Dennoch werden Fortschritt und Sicherheit sehr bewusst überall großgeschrieben, um neue Überwachungstechniken ins Spiel zu bringen. Gerade die interaktive Technologie und die Einbindung ins »Internet der Dinge« gilt als großer Schritt nach vorne, wenn es darum geht, hilfreiche, vielleicht sogar lebensrettende Maßnahmen ergreifen zu können. Ob das nun der »intelligente« Herzschrittmacher ist oder aber das »intelligente« Auto.



Eine Neuerung ist ein automatisches Notrufsystem, das nach einem Autounfall in Sekundenschnelle aktiviert wird. Das System funktioniert auf leicht nachvollziehbare Weise: Öffnet sich bei einem Aufprall der Airbag bzw. schaltet sich die Treibstoffpumpe infolge eines entsprechenden Sensorsignals aus, löst dies per Bluetooth-Verbindung gleichzeitig auch ein Signal an das Mobiltelefon des Fahrers und eine Meldung bei einer Notrufannahmestelle aus. So geschehen unlängst bei einem Unfall in Florida, USA.
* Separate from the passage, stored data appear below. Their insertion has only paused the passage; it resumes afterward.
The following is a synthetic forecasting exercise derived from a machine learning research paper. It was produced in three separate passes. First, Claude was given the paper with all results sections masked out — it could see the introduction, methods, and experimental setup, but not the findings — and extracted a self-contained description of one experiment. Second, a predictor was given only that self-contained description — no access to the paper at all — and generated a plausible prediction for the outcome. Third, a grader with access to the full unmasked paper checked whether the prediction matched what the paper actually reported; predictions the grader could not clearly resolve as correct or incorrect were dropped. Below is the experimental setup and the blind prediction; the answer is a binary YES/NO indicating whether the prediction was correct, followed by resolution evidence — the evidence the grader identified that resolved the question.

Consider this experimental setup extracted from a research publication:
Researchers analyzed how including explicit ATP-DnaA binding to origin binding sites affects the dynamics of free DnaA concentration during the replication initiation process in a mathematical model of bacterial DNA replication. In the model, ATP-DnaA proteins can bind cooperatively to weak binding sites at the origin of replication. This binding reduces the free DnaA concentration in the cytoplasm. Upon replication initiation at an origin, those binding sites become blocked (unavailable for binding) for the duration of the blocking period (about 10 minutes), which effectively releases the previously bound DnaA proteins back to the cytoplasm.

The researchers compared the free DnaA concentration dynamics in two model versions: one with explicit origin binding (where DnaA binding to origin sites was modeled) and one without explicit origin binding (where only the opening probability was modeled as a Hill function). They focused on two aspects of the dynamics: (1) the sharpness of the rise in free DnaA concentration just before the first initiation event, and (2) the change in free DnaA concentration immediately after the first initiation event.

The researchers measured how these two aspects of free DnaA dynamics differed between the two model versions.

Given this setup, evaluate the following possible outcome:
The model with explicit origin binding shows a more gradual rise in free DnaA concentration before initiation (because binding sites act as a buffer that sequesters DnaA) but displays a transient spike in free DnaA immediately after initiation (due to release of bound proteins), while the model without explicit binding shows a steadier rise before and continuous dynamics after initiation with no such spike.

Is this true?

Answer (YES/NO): YES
Aktuellen Berichten zufolge kollidierte der schwarze Ford Focus der 57-jährigen Cathy Bernstein mit dem Heck eines Dodge Caravan. Ersthelfer versorgten die Dodge-Fahrerin, die mit Verdacht auf eine Rückenverletzung ins nahegelegene Krankenhaus gebracht wurde. Die Verursacherin hatte jedoch Unfallflucht begangen und konnte zunächst nicht befragt werden.
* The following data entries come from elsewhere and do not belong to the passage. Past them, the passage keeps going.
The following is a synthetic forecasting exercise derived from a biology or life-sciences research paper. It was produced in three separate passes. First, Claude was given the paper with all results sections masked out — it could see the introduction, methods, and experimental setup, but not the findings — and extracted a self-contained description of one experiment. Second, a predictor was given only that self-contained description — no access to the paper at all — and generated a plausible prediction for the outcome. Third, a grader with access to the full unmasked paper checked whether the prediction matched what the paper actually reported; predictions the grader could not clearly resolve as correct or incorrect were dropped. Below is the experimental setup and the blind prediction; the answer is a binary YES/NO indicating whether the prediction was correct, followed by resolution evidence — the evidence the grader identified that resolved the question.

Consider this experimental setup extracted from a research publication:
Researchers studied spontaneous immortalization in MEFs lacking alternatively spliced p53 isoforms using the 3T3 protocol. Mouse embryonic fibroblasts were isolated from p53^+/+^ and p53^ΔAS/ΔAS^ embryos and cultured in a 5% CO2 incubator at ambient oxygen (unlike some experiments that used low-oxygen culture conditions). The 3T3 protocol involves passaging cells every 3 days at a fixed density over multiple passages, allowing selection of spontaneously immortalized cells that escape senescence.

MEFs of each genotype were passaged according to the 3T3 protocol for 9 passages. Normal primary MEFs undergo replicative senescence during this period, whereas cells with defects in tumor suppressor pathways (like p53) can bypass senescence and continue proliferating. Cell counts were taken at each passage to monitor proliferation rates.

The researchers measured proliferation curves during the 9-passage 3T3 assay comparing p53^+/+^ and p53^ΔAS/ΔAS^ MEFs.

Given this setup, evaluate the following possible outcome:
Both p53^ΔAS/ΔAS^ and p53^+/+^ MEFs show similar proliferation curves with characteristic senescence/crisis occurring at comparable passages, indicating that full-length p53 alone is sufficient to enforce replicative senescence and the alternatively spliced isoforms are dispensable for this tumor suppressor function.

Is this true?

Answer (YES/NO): YES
Cathy Bernsteins Ford war allerdings mit jenem speziellen SYNC-System ausgestattet, das vom Hersteller auch als »911 assist« bezeichnet wird, in Anlehnung an die nationale US-Notrufnummer. Das System überträgt verschiedene Informationen an die Polizei, natürlich einschließlich des exakten augenblicklichen Standorts, sofern der Fahrer das System nach einem potenziellen Unfall nicht binnen knapper zehn Sekunden deaktiviert.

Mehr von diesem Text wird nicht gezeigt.